Fluid analysis of such samples can be performed in a laboratory to
measure dead oil and live oil properties of the samples as is well
known. Such properties can include live fluid density (.rho.), live
fluid viscosity (.mu.), concentrations (e.g., weight percentages)
of single carbon components and pseudocomponents of the reservoir
fluids (such as carbon dioxide (CO.sub.2), methane (CH.sub.4),
ethane (C.sub.2H.sub.6), the C3-C5 alkane group, the lump of hexane
and heavier alkane components (C6+), and asphaltene content), GOR,
and possibly other parameters (such as API gravity, oil formation
volume factor (B.sub.0), etc.). The output of such laboratory fluid
analysis can be used to characterize the reservoir fluids as part
of the workflow of the present application.

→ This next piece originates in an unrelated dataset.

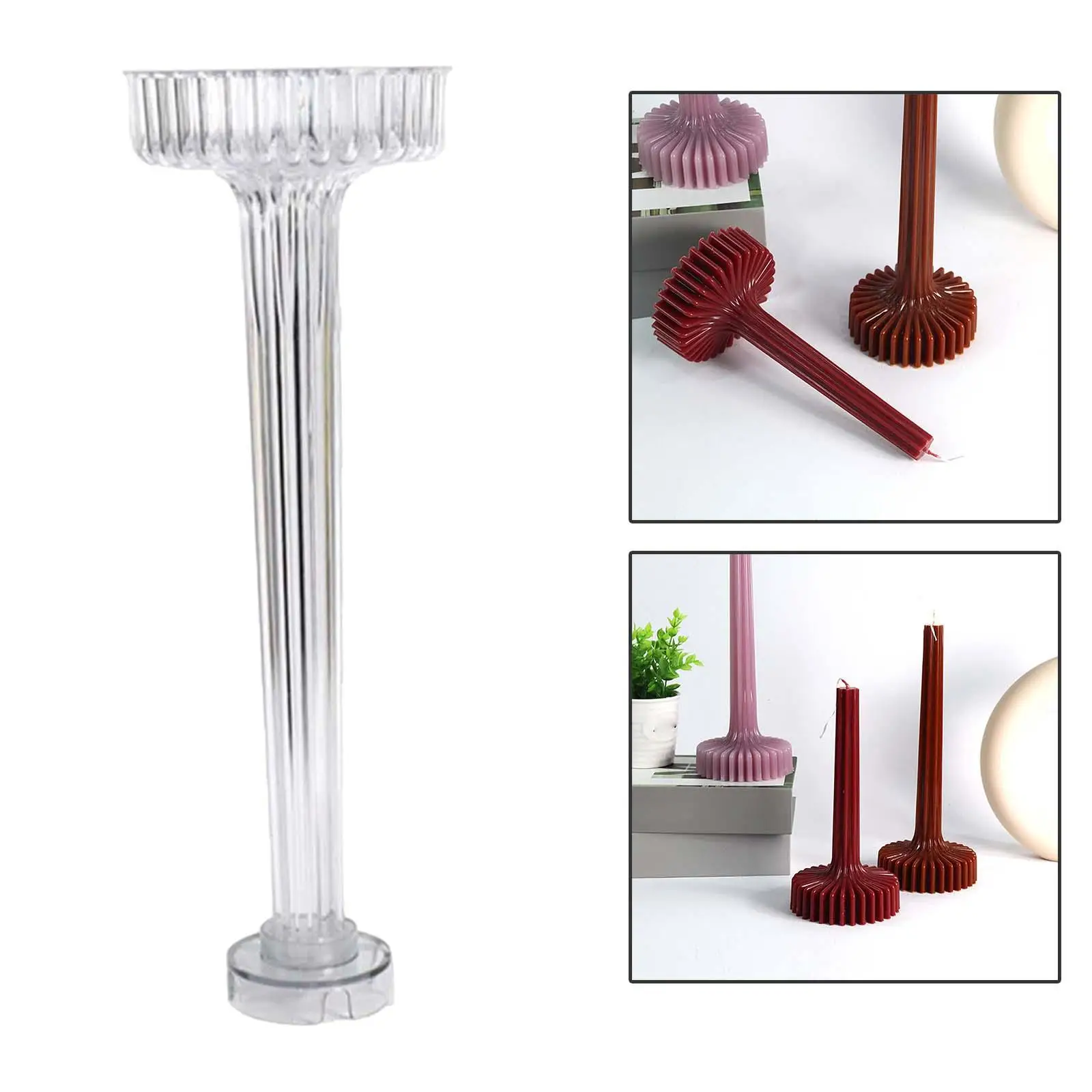 Candle Mould Handmade DIY Making Supplies Decorative for Wedding Dinner
Candle Mould Handmade DIY Making Supplies Decorative for Wedding Dinner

[0253] The computational models and computational analysis
described herein can also be integrated into reservoir simulation
systems in order to predict fluid properties of the reservoir fluid
during production. For example, the predictions of viscosity of the
reservoir fluids as well as the viscosity model (and/or related
parameters) can be integrated into a reservoir simulation system to
simulate, plan, and execute enhanced production processes for heavy
oil.
[0254] There have been described and illustrated herein embodiments
of a method for analysis of the fluid properties (particularly
viscosity) of a reservoir of interest and for characterizing the
reservoir of interest based upon such analysis. While particular
equations of state models, solubility models, and applications of
such models have been disclosed for predicting properties of
reservoir fluid, it will be appreciated that other such models and
applications thereof could be used as well. Moreover, the
methodology described herein is not limited to stations in the same
wellbore. For example, measurements from samples from different
wells can be analyzed as described herein for testing for lateral
connectivity. In addition, the workflow as described herein can be
modified. For example, it is contemplated that other solute part
classes (such as a solute class type including both asphaltene
nanoaggregates and asphaltene clusters) can be defined. In another
example, user input can select the solute type classes from a list
of solute type classes for processing. The user might also be able
to specify certain parameters for the processing, such as diameters
that are used as input to the solubility model to derive
concentration curves for the relevant solute part classes as well
as optical density wavelengths that are used to correlate such
concentrations to concentrations measured by downhole fluid
analysis. It will therefore be appreciated by those skilled in the
art that yet other modifications could be made to the disclosed
embodiments without deviating from its scope as claimed.